Engagement-focused care during transitions from inpatient and emergency psychiatric facilities

, &
Pages 919-928 | Published online: 12 May 2017
 

Abstract

Objectives

As many as 40% of those with serious mental illness (SMI) do not attend any outpatient visits in the 30 days following discharge. We examined engagement-focused care (EFC) versus treatment as usual in a university-based transitional care clinic (TCC) with a 90-day program serving individuals with SMI discharged from hospitals and emergency rooms.
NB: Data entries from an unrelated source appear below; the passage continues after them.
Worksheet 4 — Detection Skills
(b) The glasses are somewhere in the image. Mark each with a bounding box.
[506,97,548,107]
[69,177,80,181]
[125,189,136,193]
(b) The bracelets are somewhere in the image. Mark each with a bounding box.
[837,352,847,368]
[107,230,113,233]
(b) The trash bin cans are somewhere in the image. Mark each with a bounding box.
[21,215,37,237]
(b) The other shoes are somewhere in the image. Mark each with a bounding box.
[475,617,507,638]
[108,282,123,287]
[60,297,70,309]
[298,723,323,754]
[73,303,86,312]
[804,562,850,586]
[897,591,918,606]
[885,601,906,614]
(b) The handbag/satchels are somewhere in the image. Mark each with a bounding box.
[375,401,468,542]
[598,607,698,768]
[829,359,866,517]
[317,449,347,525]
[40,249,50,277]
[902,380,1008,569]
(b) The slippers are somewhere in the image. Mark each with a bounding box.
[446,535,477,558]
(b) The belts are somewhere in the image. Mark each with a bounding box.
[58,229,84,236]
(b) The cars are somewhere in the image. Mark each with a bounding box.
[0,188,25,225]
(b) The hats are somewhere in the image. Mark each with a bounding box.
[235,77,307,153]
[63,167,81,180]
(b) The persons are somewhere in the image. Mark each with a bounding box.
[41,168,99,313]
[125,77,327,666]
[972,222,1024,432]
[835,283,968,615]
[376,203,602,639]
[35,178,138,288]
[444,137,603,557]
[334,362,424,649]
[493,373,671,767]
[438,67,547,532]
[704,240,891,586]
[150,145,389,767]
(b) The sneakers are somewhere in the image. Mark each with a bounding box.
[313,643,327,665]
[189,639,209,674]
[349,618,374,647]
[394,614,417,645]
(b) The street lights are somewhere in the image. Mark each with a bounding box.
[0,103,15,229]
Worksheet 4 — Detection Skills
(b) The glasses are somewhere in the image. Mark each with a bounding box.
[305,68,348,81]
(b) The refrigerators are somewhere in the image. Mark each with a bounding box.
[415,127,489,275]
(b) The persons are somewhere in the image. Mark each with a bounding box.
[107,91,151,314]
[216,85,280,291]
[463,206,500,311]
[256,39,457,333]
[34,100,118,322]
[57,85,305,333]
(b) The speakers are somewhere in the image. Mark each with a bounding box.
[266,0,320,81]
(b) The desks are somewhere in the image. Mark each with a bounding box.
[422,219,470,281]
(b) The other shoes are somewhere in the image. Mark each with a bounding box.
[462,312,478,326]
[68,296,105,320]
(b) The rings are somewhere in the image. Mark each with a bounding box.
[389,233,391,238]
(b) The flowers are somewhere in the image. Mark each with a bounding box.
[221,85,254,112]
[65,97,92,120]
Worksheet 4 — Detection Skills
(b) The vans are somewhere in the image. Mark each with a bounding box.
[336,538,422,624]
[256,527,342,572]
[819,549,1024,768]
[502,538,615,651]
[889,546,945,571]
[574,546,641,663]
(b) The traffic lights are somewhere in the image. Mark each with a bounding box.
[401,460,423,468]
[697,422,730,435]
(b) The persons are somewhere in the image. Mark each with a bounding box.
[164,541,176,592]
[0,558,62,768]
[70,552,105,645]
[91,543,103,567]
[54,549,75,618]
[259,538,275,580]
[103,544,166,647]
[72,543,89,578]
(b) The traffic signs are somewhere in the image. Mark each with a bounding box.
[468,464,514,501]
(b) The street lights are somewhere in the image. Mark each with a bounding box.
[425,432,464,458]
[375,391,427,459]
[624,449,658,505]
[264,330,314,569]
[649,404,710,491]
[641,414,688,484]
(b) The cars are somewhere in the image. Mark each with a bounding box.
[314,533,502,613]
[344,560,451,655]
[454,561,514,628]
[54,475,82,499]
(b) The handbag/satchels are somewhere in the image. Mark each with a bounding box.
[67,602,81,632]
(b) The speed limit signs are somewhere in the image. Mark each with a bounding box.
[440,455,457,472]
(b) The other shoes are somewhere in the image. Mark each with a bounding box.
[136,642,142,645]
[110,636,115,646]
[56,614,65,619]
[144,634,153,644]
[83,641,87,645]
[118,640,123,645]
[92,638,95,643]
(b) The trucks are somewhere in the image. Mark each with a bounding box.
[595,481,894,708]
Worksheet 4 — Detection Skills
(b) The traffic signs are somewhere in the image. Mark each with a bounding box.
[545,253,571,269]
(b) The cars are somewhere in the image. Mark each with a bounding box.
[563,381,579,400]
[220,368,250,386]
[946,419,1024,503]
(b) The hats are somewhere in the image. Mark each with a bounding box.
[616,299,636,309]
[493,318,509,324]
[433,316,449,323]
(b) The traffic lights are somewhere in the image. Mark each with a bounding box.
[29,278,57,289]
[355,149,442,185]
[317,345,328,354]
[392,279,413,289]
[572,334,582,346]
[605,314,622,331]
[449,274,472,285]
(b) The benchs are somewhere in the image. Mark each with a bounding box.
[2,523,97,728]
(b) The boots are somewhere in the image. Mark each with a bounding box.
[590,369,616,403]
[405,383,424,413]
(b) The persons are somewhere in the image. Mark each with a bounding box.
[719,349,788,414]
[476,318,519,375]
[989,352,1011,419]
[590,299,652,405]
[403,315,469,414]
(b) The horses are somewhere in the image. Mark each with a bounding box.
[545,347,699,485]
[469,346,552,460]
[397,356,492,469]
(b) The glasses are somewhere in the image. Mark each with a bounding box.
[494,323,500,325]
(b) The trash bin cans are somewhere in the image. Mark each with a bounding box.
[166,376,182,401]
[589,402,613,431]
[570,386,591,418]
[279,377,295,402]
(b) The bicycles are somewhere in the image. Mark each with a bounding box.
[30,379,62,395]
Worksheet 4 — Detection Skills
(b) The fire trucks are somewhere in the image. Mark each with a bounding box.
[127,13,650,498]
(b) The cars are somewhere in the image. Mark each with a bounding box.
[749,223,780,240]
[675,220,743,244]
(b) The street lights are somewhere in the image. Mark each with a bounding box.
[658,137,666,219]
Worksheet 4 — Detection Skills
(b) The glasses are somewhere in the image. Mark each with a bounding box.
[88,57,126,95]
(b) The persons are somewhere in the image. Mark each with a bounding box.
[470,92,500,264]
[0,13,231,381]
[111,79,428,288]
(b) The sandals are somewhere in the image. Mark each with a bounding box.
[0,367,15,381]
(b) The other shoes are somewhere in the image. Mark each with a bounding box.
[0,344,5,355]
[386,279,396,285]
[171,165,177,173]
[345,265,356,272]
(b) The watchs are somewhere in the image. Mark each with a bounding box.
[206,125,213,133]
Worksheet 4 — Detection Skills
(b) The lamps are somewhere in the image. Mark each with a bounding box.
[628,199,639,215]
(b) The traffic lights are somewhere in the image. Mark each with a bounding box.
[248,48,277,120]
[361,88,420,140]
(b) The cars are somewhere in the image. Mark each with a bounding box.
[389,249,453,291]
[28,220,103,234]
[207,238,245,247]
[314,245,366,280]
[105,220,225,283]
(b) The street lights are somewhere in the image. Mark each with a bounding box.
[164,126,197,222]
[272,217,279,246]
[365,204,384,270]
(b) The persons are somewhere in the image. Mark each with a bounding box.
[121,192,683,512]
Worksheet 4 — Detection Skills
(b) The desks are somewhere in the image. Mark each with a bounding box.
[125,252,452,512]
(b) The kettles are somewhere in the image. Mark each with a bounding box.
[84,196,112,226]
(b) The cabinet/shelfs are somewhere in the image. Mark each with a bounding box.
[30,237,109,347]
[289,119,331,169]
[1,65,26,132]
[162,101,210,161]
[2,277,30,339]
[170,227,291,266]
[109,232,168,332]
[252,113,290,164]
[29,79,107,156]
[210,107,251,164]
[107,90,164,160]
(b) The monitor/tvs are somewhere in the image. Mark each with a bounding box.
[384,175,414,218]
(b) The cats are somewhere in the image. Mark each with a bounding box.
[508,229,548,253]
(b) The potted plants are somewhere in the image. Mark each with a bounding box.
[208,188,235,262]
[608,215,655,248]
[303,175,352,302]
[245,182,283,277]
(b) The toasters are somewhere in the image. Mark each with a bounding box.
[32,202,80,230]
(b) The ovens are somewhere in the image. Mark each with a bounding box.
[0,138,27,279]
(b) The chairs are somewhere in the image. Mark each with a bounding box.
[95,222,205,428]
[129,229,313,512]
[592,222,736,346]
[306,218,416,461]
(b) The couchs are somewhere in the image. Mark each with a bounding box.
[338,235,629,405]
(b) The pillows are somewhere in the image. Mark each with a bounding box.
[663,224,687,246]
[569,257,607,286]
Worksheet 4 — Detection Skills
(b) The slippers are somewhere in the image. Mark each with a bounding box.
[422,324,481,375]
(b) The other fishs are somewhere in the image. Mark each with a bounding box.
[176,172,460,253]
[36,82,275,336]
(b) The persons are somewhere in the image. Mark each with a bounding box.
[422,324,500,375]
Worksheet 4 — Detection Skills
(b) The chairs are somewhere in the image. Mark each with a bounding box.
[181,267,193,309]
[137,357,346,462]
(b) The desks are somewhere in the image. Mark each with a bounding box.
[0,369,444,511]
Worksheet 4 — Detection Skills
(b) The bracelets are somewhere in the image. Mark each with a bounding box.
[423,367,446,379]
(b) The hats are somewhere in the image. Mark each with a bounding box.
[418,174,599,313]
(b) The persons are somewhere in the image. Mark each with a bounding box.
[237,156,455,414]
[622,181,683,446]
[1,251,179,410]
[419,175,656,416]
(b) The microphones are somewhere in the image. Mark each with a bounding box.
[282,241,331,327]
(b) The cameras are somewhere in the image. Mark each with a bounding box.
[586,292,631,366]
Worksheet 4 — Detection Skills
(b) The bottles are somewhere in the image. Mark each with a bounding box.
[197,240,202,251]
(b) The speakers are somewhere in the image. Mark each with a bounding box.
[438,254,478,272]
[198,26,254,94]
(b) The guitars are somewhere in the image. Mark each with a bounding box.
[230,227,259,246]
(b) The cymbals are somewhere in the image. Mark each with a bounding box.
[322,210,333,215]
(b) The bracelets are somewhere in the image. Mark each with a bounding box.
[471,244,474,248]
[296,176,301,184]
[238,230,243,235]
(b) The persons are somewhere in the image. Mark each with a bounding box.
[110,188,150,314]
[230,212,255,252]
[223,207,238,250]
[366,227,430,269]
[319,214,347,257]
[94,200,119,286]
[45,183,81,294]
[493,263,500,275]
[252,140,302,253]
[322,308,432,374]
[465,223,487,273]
EFC included a unique group intake process (access group) designed to get individuals into care rapidly and a shared decision-making coach.

Methods

Assessments of quality of life, symptomatology, and shared decision-making preferences were conducted at baseline, at 3 months corresponding to the end of TCC treatment and 6 months after TCC discharge. Communication among the patients and providers was assessed at each visit as was service utilization during and after TCC.

Results

Subjective quality of life improved in EFC. Prescribers and patients saw communication more similarly as time went on. Ninety-one percent of patients wanted at least some say in decisions about their treatment.

Conclusions

SDM coaching and improved access improve quality of life. Most people want a say in treatment decisions.

Acknowledgments

This work was (partially) supported through a Patient-Centered Outcomes Research Institute (PCORI) Pilot Project Program Award (IH-1304–6506) and funding from the Methodist Healthcare Ministries and the Texas Health and Human Services Commission Delivery System Reform Incentive Payment (DSRIP) 1115 Waiver. All statements in this report, including its findings and conclusions, are solely those of the authors and do not necessarily represent the views of the (PCORI), its Board of Governors, or Methodology Committee. Dr John Kliewer will be missed by all who knew him.

Disclosure

The authors report no conflicts of interest in this work.